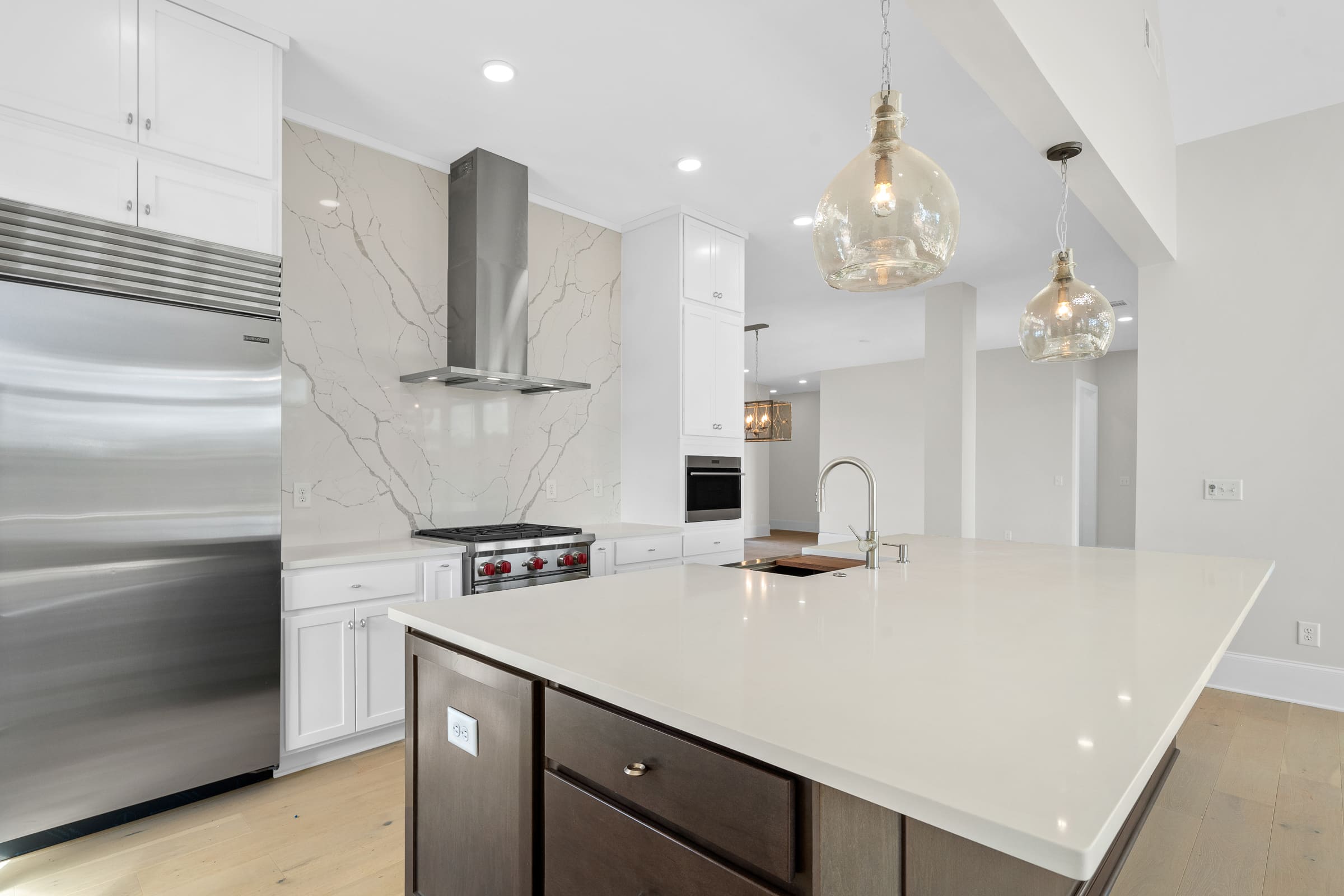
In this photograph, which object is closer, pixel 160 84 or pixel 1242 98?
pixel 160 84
--
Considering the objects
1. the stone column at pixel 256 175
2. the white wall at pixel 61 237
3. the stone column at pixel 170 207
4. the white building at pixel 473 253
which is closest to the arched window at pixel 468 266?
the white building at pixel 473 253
==
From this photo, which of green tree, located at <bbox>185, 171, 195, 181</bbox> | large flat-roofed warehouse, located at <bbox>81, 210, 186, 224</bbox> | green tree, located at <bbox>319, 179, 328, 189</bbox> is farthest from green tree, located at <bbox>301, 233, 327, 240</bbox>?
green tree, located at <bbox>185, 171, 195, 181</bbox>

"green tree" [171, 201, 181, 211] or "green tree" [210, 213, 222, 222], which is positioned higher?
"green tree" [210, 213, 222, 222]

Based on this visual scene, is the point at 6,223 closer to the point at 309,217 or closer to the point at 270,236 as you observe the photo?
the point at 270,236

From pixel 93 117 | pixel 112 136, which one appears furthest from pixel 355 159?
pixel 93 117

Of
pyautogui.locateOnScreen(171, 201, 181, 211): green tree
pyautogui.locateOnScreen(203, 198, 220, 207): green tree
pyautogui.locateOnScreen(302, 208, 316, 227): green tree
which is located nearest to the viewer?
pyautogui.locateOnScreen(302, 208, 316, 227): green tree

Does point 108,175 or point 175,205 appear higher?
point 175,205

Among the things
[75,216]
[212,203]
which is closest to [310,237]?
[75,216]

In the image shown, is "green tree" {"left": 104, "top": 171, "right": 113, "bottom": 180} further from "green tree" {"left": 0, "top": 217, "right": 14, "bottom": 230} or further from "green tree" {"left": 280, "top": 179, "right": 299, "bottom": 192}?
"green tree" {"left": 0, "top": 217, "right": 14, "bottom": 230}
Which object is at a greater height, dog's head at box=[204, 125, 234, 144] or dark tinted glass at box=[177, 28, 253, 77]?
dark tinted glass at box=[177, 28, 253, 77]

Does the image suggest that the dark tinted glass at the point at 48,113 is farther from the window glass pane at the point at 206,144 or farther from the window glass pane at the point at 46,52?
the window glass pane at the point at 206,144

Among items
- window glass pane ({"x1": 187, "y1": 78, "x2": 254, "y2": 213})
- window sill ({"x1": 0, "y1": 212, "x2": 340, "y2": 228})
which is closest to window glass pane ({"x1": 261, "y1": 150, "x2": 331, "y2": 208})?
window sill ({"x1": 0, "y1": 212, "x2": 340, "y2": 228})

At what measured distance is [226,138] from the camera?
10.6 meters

■ **AUFGABE**
Trage aus den Daten alle Zeilen zusammen, in denen das Wort „stone“ vorkommt.

■ **ERGEBNIS**
1. the stone column at pixel 256 175
3. the stone column at pixel 170 207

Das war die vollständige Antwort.